Darwin, following family tradition, was a Unitarian. This particular branch of Christianity has been aptly described as `people who believe in at most one God'. As a sound Unitarian, he believed that the Deity must work on the grandest of scales. So he finished his summary with a powerful appeal to the Unitarian view of the Deity: It is derogatory that the Creator of countless systems of worlds should have created each of the myriads of creeping parasites and slimy worms which have swarmed each day of life on land and water on this one globe. We cease being astonished, however much we may deplore, that a group of animals should have been directly created to lay their eggs in bowels and flesh of others - that some organisms should delight in cruelty ... From death, famine, rapine, and the concealed war of nature we can see that the highest good, which we can conceive, the creation of the higher animals has directly come.
God surely has better taste than to create nasty parasites directly. They exist only because they are a necessary step along the path that leads to cats, dogs, and us.
Darwin had his hypothesis.
Now he began to agonise about how to bring it to the waiting world.
11. WIZARDS ON THE WARPATH
IN THE GLOOM OF THE High Energy Magic building, Hex wrote. Every minute another page slid off the writing table.
"`Boat sunk by collision with Spanish fishing vessel",' Ponder Stibbons read out, a tremor in his voice. "`Boat shipwrecked on uncharted reef near Madeira. Boat found drifting minus all crew, with the table laid for a meal. Boat catches fire, all lost. Boat struck by meteorite. Darwin accidentally shot by ship's surgeon and naturalist during a collecting expedition on the island of St Jago.

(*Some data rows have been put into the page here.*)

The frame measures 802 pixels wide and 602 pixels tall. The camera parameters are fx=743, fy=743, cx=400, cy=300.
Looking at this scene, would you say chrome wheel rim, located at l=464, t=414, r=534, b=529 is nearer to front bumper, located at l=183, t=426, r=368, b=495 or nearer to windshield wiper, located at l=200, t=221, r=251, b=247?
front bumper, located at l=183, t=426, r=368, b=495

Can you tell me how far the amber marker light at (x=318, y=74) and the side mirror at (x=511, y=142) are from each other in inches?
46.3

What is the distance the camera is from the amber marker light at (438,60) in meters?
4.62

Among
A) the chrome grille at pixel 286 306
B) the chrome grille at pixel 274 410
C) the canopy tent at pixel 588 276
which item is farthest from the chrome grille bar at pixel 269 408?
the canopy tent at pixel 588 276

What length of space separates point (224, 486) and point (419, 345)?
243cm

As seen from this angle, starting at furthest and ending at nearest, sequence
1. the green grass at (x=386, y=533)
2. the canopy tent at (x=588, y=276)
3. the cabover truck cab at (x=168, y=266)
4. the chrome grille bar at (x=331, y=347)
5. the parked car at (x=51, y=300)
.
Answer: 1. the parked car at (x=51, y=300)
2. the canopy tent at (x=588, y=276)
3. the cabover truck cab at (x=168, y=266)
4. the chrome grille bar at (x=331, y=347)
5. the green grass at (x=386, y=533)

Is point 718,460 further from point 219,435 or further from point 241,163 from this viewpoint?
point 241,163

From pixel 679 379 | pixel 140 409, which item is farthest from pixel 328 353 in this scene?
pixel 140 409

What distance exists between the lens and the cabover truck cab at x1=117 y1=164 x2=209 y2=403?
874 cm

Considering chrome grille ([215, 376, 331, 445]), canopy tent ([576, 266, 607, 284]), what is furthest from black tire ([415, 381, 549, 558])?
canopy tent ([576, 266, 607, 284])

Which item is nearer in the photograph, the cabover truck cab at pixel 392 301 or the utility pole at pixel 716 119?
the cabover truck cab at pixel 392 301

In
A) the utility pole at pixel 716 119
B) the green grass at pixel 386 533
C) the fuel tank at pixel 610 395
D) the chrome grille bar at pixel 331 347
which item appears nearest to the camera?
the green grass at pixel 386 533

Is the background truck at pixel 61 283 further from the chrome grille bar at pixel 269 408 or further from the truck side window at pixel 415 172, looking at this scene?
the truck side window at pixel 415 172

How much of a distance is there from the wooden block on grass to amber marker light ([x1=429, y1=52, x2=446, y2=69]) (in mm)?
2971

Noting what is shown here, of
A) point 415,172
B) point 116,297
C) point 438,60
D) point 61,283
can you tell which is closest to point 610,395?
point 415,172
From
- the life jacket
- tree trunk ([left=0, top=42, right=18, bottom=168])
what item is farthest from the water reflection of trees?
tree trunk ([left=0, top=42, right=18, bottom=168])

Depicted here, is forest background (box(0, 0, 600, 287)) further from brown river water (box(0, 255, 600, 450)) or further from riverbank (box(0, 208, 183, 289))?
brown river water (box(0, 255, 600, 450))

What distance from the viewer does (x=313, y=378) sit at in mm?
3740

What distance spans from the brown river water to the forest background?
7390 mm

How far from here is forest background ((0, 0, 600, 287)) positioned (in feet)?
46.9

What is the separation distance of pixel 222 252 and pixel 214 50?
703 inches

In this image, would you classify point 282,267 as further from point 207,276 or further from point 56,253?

Darwin accidentally shot by ship's captain. Darwin accidentally shot by himself. Darwin loses place on boat. Darwin leaves boat because of seasickness. Darwin loses notebooks. Darwin stung to death by wasps! Darwin bangs head on underside of table and loses memory ..."' He put down the paper. `And these are the more sensible causes.'
28
Now considered to be thirteen, plus a fourteenth on the Cocos Islands. (Look, people write and complain if we don't point this kind of thing out.)